■ **GIVEN INSTRUCTION**
Pick out and copy each line of the material below that contains the string "steel", treating uppercase and lowercase as different.

--- BEGIN DATA FOR THIS EXERCISE ---

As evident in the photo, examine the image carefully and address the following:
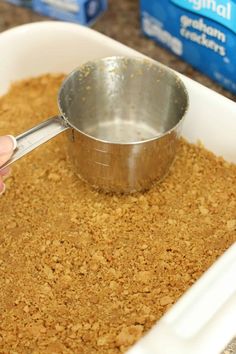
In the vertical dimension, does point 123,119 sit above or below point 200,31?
below

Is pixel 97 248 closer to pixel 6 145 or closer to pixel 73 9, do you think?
pixel 6 145

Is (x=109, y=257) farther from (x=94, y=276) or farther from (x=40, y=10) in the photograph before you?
(x=40, y=10)

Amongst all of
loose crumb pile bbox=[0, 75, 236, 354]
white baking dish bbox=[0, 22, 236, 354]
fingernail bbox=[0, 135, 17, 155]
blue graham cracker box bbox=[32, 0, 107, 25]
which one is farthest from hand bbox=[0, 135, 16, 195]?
blue graham cracker box bbox=[32, 0, 107, 25]

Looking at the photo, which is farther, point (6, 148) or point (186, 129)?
point (186, 129)

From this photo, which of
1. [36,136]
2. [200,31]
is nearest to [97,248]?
[36,136]

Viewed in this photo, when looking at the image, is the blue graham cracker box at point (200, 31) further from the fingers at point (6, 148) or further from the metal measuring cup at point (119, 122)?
the fingers at point (6, 148)

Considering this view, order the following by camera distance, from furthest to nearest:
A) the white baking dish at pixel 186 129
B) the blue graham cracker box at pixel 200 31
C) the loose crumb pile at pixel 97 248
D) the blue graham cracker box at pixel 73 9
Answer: the blue graham cracker box at pixel 73 9 → the blue graham cracker box at pixel 200 31 → the loose crumb pile at pixel 97 248 → the white baking dish at pixel 186 129

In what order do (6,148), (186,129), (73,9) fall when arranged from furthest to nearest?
(73,9)
(186,129)
(6,148)

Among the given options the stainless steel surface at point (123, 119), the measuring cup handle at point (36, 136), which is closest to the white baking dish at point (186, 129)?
the stainless steel surface at point (123, 119)
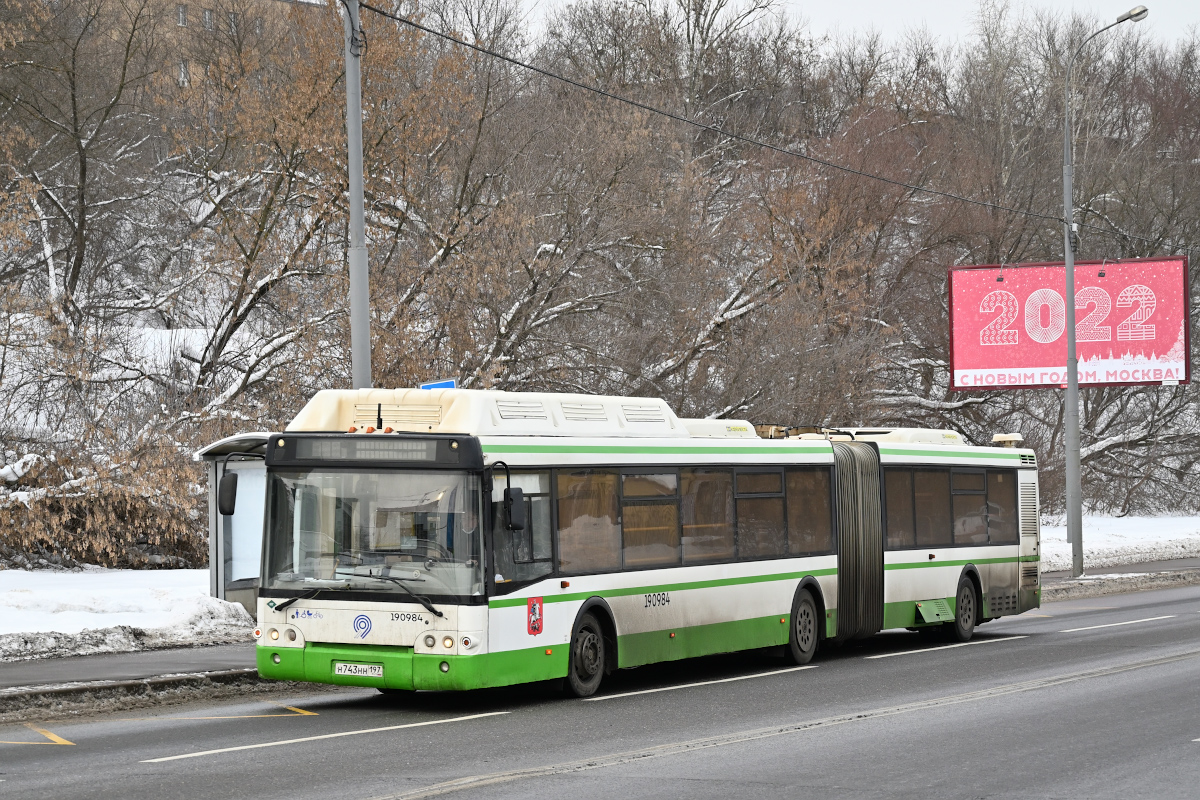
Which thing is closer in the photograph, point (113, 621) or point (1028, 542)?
point (113, 621)

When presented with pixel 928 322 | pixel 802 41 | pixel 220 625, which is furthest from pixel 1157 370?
pixel 220 625

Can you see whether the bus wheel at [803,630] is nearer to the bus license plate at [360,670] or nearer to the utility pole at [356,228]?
the utility pole at [356,228]

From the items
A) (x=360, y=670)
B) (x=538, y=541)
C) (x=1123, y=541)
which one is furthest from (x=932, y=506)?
(x=1123, y=541)

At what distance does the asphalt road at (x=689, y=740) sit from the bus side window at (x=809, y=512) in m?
1.52

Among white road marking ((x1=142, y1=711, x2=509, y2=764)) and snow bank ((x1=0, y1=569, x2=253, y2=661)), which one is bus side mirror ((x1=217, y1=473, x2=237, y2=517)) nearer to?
white road marking ((x1=142, y1=711, x2=509, y2=764))

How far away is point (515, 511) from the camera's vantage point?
1141 cm

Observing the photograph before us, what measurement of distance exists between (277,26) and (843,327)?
49.8 ft

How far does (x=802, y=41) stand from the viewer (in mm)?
48281

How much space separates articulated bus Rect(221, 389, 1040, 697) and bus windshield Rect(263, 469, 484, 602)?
1 cm

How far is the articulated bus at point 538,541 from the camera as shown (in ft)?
37.1

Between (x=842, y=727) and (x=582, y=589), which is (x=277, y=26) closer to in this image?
(x=582, y=589)

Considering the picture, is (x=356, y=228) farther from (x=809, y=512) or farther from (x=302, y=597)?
(x=302, y=597)

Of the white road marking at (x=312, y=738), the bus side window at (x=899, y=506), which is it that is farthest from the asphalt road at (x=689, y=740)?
the bus side window at (x=899, y=506)

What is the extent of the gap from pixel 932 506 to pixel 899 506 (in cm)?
87
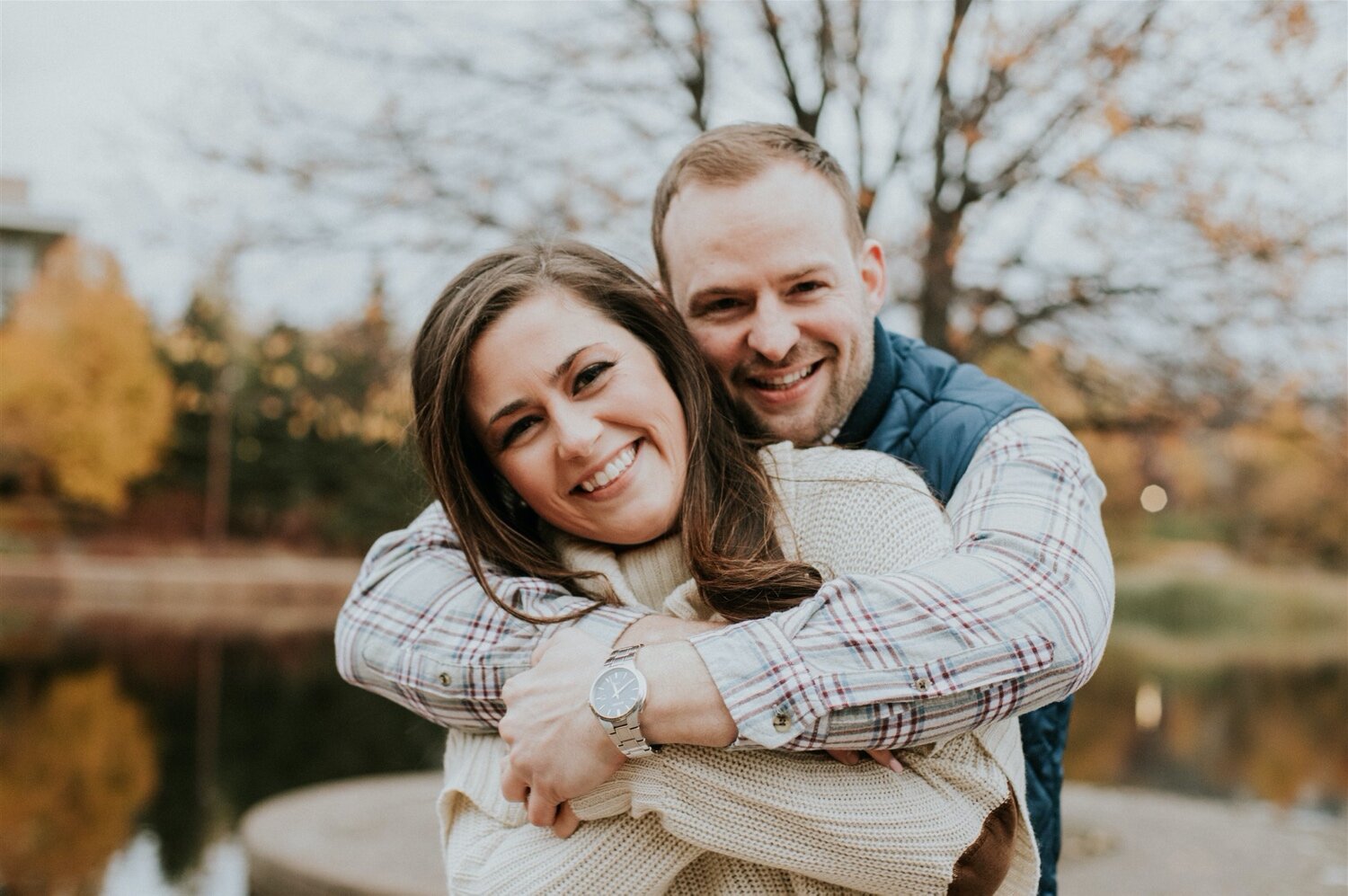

--- END DATA FOR THIS EXERCISE ---

■ **SOLUTION BELOW**
Among the given options the stainless steel surface at point (123, 119), the measuring cup handle at point (36, 136), which is closest to the white baking dish at point (186, 129)?
the stainless steel surface at point (123, 119)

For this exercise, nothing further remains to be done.